Cloud is staggeringly expensive compared to your own physical servers. Has been for all but trivial (almost toy) workloads since day 1. And that's before you pay for bandwidth.
I was spending a decent chunk of change monthly on cloud boxes just for my personal hosting projects, and eventually realized I could get a stonking 1U box, colo at a local data center, pay for the server in the savings in a year or two, and have radically more capability in the deal.
If you need a "droplet" type VM, with a gig of RAM, a couple gig of disk, and bandwidth, they're not bad. DigitalOcean works well for that, and is way cheaper on bandwidth than other places (1TB per droplet per month, combined pool). So I'll use that for basic proxy nodes and such.

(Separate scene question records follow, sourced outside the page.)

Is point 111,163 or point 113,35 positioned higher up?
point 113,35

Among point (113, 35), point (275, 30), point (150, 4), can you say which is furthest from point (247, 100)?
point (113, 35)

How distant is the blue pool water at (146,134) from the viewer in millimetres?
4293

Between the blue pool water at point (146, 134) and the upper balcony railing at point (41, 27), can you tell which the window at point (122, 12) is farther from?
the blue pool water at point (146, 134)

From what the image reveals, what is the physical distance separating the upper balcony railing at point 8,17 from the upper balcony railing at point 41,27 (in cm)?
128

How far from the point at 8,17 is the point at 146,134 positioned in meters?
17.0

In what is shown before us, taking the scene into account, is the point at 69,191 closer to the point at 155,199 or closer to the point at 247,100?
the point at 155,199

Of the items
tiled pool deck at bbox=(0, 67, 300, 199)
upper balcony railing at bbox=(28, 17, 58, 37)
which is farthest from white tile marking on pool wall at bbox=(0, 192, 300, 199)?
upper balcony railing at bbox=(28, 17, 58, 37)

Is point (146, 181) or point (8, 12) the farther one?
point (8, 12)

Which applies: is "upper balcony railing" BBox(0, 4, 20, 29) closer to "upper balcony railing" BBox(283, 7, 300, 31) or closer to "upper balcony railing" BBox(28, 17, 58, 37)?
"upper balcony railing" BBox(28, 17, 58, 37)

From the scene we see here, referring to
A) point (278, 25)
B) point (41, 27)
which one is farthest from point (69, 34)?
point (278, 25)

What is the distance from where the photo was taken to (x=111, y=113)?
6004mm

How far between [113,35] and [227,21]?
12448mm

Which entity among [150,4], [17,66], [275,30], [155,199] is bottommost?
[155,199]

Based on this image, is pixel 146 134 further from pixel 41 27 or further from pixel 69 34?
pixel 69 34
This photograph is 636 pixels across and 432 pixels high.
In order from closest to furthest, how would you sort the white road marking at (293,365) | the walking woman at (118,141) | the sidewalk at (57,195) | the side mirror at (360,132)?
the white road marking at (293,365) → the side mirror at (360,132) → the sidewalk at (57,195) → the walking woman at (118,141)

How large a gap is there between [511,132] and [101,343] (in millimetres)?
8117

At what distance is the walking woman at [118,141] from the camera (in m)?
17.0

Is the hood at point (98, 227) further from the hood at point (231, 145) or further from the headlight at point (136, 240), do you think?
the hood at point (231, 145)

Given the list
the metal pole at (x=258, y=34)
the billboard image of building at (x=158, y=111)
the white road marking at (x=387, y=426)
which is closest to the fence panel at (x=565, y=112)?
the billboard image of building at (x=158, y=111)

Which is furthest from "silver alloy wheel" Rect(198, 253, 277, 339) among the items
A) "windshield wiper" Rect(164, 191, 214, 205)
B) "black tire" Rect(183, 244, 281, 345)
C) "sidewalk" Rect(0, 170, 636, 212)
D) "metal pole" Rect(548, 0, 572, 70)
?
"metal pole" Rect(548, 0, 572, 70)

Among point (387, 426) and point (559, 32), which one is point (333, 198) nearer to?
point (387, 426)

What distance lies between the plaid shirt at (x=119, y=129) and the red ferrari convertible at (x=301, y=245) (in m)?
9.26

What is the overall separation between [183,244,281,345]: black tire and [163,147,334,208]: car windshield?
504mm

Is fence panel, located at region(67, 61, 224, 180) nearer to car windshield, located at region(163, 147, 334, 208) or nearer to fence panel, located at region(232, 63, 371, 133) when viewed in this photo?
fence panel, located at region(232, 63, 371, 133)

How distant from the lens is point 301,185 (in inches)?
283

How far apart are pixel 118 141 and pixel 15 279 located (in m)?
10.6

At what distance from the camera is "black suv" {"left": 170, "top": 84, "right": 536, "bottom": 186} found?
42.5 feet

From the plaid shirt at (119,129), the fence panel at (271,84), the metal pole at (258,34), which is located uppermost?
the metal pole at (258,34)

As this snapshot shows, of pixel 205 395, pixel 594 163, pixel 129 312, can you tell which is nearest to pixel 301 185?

But if you start wanting lots of RAM (I run, among other things, a Matrix homeserver, and some game servers for friends, so RAM use goes up in a hurry), or disk measured in TB, cloud costs start to go vertical, in a hurry. It's really nice having a box with enough RAM I can just toss RAM at VMs, do offsite backup of "everything," etc.
If you're spending more than a few hundred a month on cloud hosting, it's worth evaluating what a physical box would save you.
//EDIT: By "go vertical," I mean "To get a cloud box with similar specs to what I racked up would be half the cost of the entire 1U, per month."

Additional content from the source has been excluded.